1. Setting up Apache for HTTPS

Apache was already running on the server, but it had to be enabled for HTTPS. Firstly You need to generate self-signed SSL certificates. You’ll be asked for a passphrase; enter one and note it down:

1
2
3

openssl genrsa -des3 -out server.key 2048
openssl req -new -key server.key -out server.csr
openssl x509 -req -days 365 -in server.csr -signkey server.key -out server.crt

Move the certificates to somewhere that Apache expects to find it:

1 2	cp server.crt /etc/ssl/certs cp server.key /etc/ssl/private

Enable SSL for Apache

1
2
3
4
5

a2enmod ssl
a2ensite default-ssl
/etc/init.d/apache2 stop; sleep 2; /etc/init.d/apache2 start
# this last step is how I restart Apache.
# I don't trust the 'restart' option. There's probably other/better ways of doing this

2. SVN

Install SVN and it’s Apache module

1	apt-get install subversion libapache2-svn

Create a new folder for the code (we’ll call the folder ‘svn’):

1	mkdir /home/svn

Create the repository:

1	svnadmin create /home/svn

Tell Apache about the repository:

1	nano /etc/apache2/sites-available/default-ssl

This opens up the pretty simple nano editor.
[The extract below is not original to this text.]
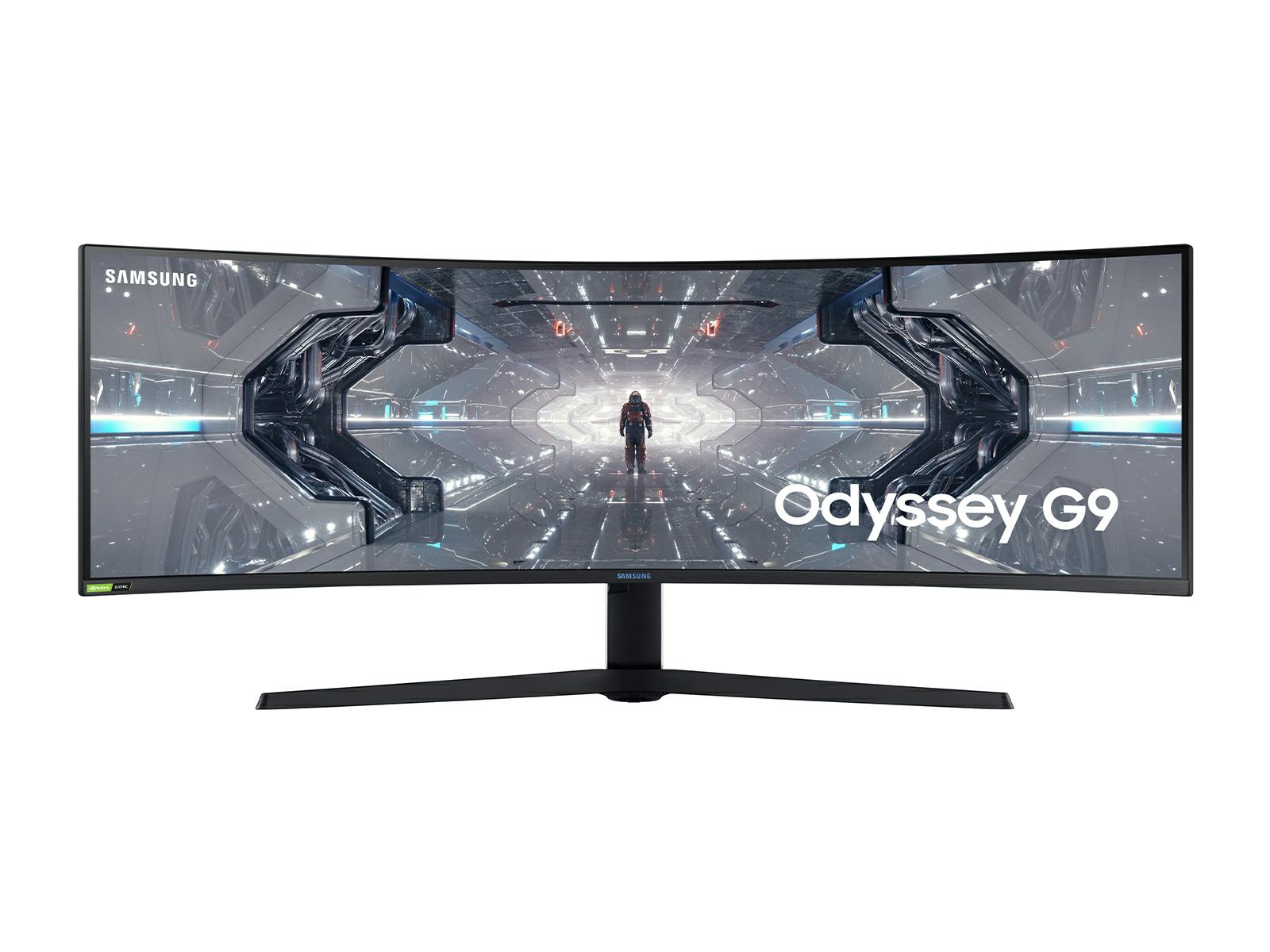 "49"" Odyssey G9 Gaming Monitor Monitors - LC49G97TSSNXDC | Samsung US $1050"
At the bottom of the file, before the final <VirtualHost>, add:

1
2
3
4
5
6
7
8

<location svn="">
DAV svn
SVNPath /home/svn
AuthType Basic
AuthName "Your repository name"
AuthUserFile /etc/subversion/passwd
Require valid-user
</location>

You may need to enable your SSL site, so if the files /etc/apache2/sites-enabled/000-default-ssl or /etc/apache2/sites-enabled/default-ssl don’t exist, do:

1	ln -s /etc/apache2/sites-available/default-ssl /etc/apache2/sites-enabled/000-default-ssl

For Apache to be able to read/write to the repository, we need to change it’s owner to www-data:

1	chown -R www-data:www-data /home/svn

Next, we need to add some login details for users, i.e. developers (you’ll be asked to enter a password):

1
2
3

htpasswd -c /etc/subversion/passwd user_name
# user_name should correspond with the username of some one you want to have access to the repository.
# The password entered can be different from their normal login password and is used to access the repository at all times.

For subsequent users, drop the -c flag above.
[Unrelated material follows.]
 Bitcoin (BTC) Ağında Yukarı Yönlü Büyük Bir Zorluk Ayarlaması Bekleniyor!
Restart Apache (however you want to do it). Following from above:

1	/etc/init.d/apache2; sleep 2; /etc/init.d/apache2 start

You should now be able to view the initial empty repository at http://server.locaton/svn where ‘server.location’ is either an IP address or a domain, depending on how you’ve set-up the server.
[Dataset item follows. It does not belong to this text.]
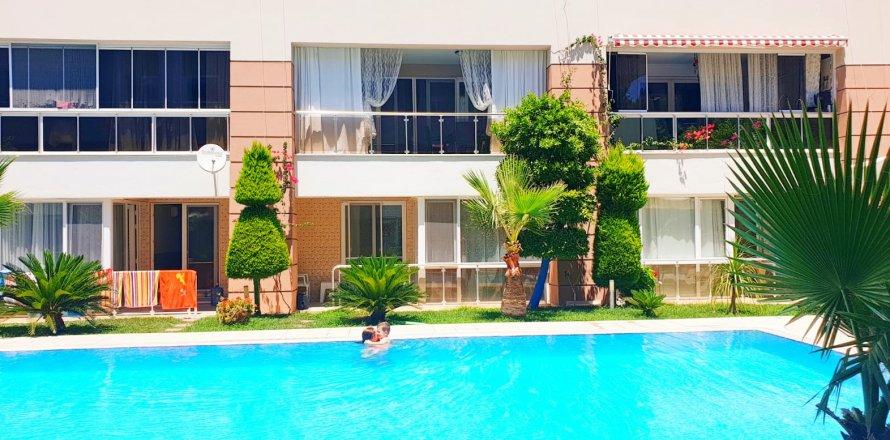 Квартира 3+1 в Кемере, Анталья, Турция №2683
If you have an SVN dump of your repository and you want to load it into the new one, you can simply do:

1	svnadmin load --force-uid /home/svn > dumpfile

At this point, your SVN server should be up and running and ready to take commits. You may need to play around with the permissions of your /home/svn directories, making certain ones executable/writeable to Apache. If I’ve left anything else out, please let me know in the comments.